Die Zukunft endete morgens um kurz nach zehn. Ein paar letzte Schüsse fielen, von denen unklar war, ob da tatsächlich noch gekämpft wurde, oder ob sie schon zum Freuden-Rumgefeuer gehörten, das am Mittwoch vergangener Woche stundenlang durch Gaza-Stadt hallen würde: Gaza, meldeten die Nachrichtenagenturen, sei gefallen, und natürlich war es nicht die gesamte Stadt, sondern nur ein Gebäude eines der vielen Sicherheitsdienste der Palästinensischen Autonomiebehörde, das gefallen war, aber es war ein Symbol – für Korruption, für Unsicherheit, für alles Schlechte, das den Menschen im Gazastreifen im Laufe der vergangenen Jahre widerfahren war. Aber in den Augen der Hamas war dieses schmucklose Bauwerk vor allem ein Symbol für den Sieg über die Fatah, diese verhasste Fraktion von Präsident Mahmud Abbas, der sie vorwerfen, ihr den Lohn für den Sieg bei den Parlamentswahlen im Januar vergangenen Jahres zu versagen: die Macht. In jenen Stunden nahmen sie sie sich mit Gewalt.

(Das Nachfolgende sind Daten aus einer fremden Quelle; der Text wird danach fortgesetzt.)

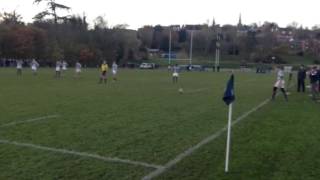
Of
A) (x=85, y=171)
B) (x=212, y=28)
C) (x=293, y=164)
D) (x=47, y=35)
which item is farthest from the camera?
(x=212, y=28)

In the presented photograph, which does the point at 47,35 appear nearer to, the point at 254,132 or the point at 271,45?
the point at 271,45

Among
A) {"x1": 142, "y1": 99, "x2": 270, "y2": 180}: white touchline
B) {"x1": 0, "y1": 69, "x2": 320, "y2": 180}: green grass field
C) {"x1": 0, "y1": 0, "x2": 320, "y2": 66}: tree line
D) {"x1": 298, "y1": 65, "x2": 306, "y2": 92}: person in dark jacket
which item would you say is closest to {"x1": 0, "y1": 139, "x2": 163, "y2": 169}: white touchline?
{"x1": 0, "y1": 69, "x2": 320, "y2": 180}: green grass field

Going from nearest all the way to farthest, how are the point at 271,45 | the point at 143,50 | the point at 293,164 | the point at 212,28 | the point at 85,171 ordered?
the point at 85,171 → the point at 293,164 → the point at 143,50 → the point at 271,45 → the point at 212,28

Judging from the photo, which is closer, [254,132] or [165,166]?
[165,166]

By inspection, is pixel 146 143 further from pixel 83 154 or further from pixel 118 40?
pixel 118 40

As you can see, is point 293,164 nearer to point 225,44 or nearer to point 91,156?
point 91,156

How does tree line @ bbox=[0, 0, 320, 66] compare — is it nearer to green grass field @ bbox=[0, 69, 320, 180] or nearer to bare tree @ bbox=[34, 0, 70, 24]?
bare tree @ bbox=[34, 0, 70, 24]

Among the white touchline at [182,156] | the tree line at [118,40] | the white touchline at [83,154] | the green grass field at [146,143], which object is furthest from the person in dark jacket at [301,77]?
the tree line at [118,40]

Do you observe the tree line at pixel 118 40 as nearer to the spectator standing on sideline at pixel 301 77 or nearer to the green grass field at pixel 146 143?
the spectator standing on sideline at pixel 301 77

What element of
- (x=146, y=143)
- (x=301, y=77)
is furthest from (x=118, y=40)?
(x=146, y=143)

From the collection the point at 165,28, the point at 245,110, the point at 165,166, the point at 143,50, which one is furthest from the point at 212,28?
the point at 165,166

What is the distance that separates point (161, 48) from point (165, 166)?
15180 cm

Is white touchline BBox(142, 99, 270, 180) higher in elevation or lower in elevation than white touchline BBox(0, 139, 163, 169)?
lower

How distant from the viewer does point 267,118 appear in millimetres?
16266
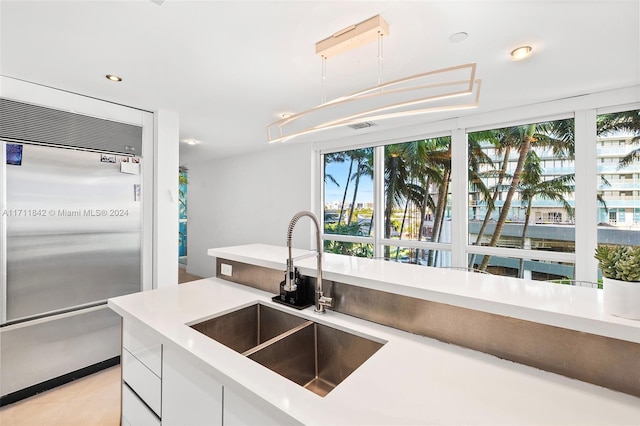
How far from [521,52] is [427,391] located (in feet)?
6.71

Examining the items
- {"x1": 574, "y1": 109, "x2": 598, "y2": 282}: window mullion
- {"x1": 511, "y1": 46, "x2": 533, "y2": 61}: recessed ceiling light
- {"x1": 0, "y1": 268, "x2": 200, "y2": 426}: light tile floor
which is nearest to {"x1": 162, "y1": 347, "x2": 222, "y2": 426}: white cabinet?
{"x1": 0, "y1": 268, "x2": 200, "y2": 426}: light tile floor

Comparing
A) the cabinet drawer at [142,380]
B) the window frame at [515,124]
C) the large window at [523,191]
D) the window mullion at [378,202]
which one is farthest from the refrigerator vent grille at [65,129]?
the large window at [523,191]

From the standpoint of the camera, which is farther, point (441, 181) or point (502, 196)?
point (441, 181)

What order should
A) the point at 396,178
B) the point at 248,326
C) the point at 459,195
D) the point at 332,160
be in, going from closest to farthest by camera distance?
the point at 248,326 → the point at 459,195 → the point at 396,178 → the point at 332,160

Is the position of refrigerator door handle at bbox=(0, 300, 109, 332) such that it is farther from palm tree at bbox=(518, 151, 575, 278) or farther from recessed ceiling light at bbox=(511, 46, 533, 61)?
palm tree at bbox=(518, 151, 575, 278)

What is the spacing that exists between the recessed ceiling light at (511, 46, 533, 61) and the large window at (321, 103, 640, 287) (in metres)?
1.27

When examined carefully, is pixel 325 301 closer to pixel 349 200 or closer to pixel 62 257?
pixel 62 257

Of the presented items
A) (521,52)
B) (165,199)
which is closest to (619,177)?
(521,52)

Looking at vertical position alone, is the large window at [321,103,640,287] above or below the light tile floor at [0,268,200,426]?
above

Und töteten damit jede Hoffnung, so sie denn noch vorhanden war, dass es den Menschen im Gazastreifen irgendwann wieder besser gehen würde.

Sicherer, aber nicht besser

Sie wollten Freiheit; Freiheit von Armut, Gewalt und Konflikten, die von ihren Teilnehmern, ganz gleich ob Israeli oder Palästinenser, mit der Waffe ausgetragen wurden. Jetzt ist eine Woche vergangen, die Straßen sind zum ersten Mal seit vielen Monaten sicher – aber besser geht es den Menschen nicht. Ganz im Gegenteil: Schnell sinkt zwischen Rafah und Erez die Erkenntnis ein, dass die Sicherheit für den Preis erkauft wurde, künftig von Männern beherrscht zu werden, die das Herrschen nicht gelernt, aber dafür sehr genaue Vorstellungen davon haben, wie ihre Herrschaft auszusehen hat. Denn ihre Verfassung ist der Koran, ihr politisches Programm die Plattform der Hamas. Und Beides zusammen genommen ergibt eine sehr explosive Mischung. Man werde die Angriffe gegen Israel fortsetzen, sagen Sprecher der Organisation immer wieder. Und vor allem werde man im Gazastreifen einen islamischen Staat aufbauen.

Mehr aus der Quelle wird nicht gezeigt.